### Excerpted text
((

Elastic Load Balancer

Load Balancers are servers that forward traffic to multiple servers downstream
Why use a load balancer?
- Spread load across multiple downstream instances
- Expose a single point of access (DNS) to your application
- Seamlessly handle failures of downstream instances
- Do regular health checks to your instances
- Provide SSL termination (decrypting encrypted traffic before passing it along to a web server; HTTPS) for your websites
- Enforce stickiness (session persistence) with cookies
- High availability across zones
- Separate public traffic from private traffic
An Elastic Load Balancer is a managed load balancer integrated with many AWS offerings/services, including:
- EC2, EC2 ASGs, ECS
- AWS Certificate Manager (ACM), CloudWatch
- Route 53, AWS WAF, AWS Global Accelerator
Health Checks are a crucial process for load balancers that enable them to know if instances it forwards traffic to are available to reply to requests
- Health checks are done on a port and a route (usually /health)

Elastic Load Balancer Types

Classic Load Balancers (v1)
- Supports TCP (layer 4), HTTP & HTTPS (layer 7)
- Health checks are TCP or HTTP
- Fixed hostname
Application Load Balancer (v2)
- Supports layer 7 (HTTP/HTTPS)
- Can load balance to multiple HTTP applications across machines (target groups) based on:
  - Path in URL (eg. example.com/users or example.com/posts)
  - Hostname in URL (eg. one.example.com or other.example.com)
  - Query String, Headers (eg. example.com/users?id=123&order=false)
- Can load balance to multiple applications on the same machine (eg. containers)
- Supports HTTP/2 and WebSocket
- Supports redirects (eg. from HTTP to HTTPS)
- Great fit for micro-services & container-based applications
- Has a port mapping feature to redirect to a dynamic port in ECS
- Target Groups can include:
  - EC2 instances
  - ECS tasks
  - Lambda functions (HTTP requests are translated into JSON events)
  - IP addresses (must be private IPs)
- Health checks are performed at the target group level
- Fixed hostname
- The application servers don't see the user's IP, port or protocol directly, so they are inserted in the headers X-Forwarded-For, X-Forwarded-Port and X-Forwarded-Proto respectively.
Network Load Balancer (v2)
- Support layer 4 (TCP & UDP)
- Handles millions of request per second with a lower latency than ALB (~100ms vs ~400ms)
- Has one static IP per AZ and supports assigning Elastic IP (helpful for IP whitelisting)
- NLB are used for extreme performance, TCP or UDP traffic
- Not included in the AWS free tier
- Target Groups can include:
  - EC2 instances
  - IP Addresses (must be private IPs)
  - Application Load Balancers
- Health Checks support the TCP, HTTP and HTTPS protocols
Gateway Load Balancer
- Operates at layer 3 (Network Layer (IP Packets))

))

### Questions on the material
1. In the Elastic Load Balancer text, substitute "Static hostname" for "Fixed hostname" throughout the stretch from "- Supports TCP" through "layer 7 (HTTP/HTTPS)", and write out that stretch.
2. Decide whether each statement agrees with the Elastic Load Balancer text. Answer yes or no for each, and quote the deciding words. (a) The Network Load Balancer is part of the AWS free tier. (b) The Application Load Balancer supports HTTP/2 and WebSocket. (c) The Gateway Load Balancer operates at layer 4.
3. According to the Elastic Load Balancer text, what route do health checks usually use?
The data that comes after this text on Elastic Load Balancers has no connection to it.

### Source data

((

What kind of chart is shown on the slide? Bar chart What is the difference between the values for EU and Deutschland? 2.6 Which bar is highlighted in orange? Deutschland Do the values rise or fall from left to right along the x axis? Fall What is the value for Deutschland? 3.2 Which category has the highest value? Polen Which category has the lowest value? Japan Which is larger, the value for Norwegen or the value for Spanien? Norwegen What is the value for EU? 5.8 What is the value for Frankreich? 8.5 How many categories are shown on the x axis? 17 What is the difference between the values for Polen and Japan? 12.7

))

### Exercise answers
1.
- Supports TCP (layer 4), HTTP & HTTPS (layer 7)
- Health checks are TCP or HTTP
- Static hostname
Application Load Balancer (v2)
- Supports layer 7 (HTTP/HTTPS)

2.
(a) No: "Not included in the AWS free tier"
(b) Yes: "Supports HTTP/2 and WebSocket"
(c) No: "Operates at layer 3 (Network Layer (IP Packets))"

3. /health